* [Problem requirements]
How many lines of the entries below contain the word "camera"? Give only the number.

* [Given records]
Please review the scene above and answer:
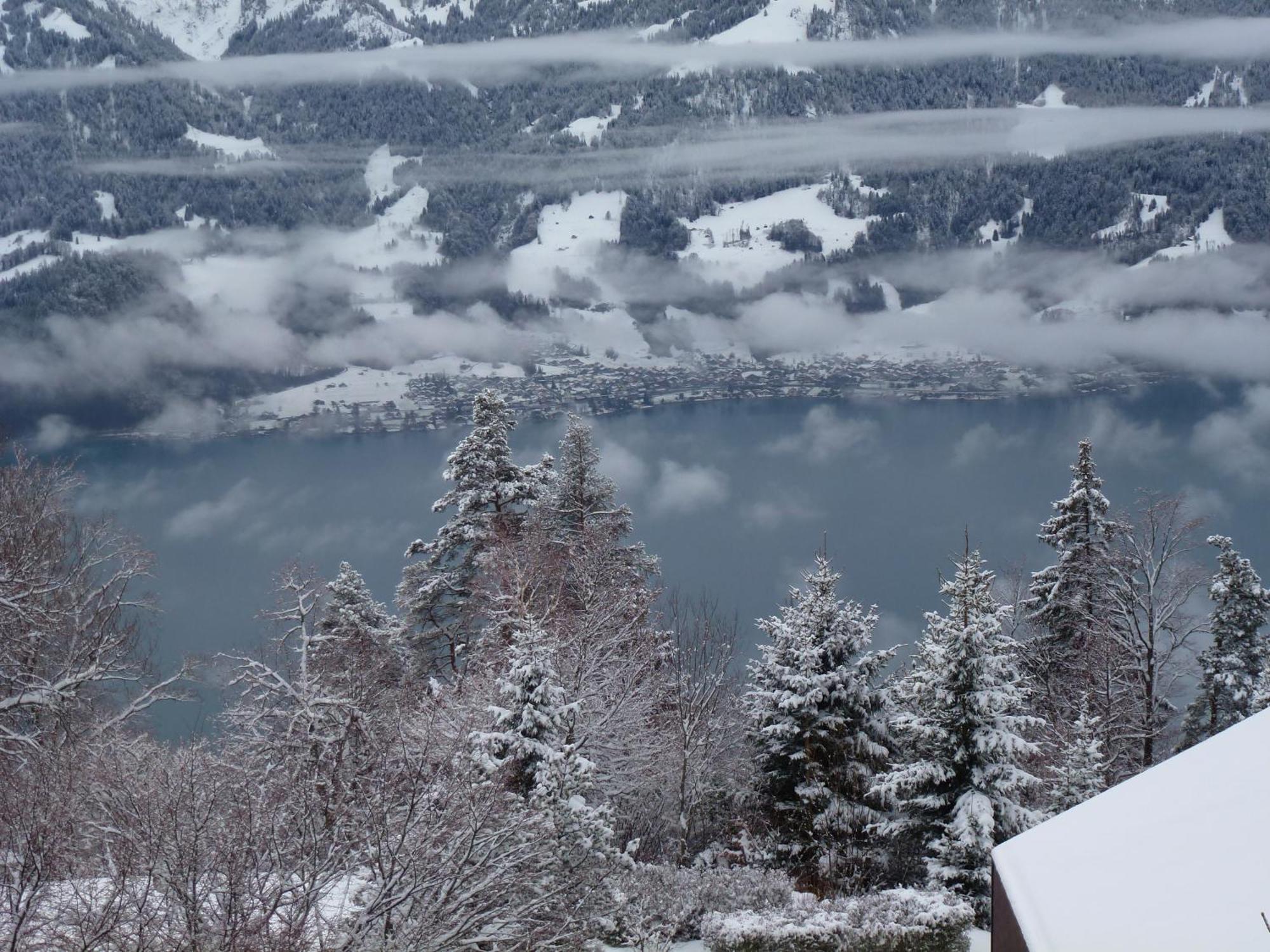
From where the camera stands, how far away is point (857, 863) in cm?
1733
==
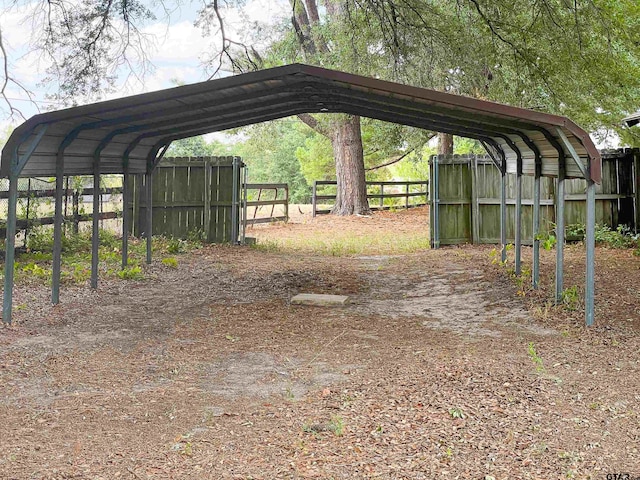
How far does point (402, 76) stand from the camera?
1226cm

* [Full solution]
2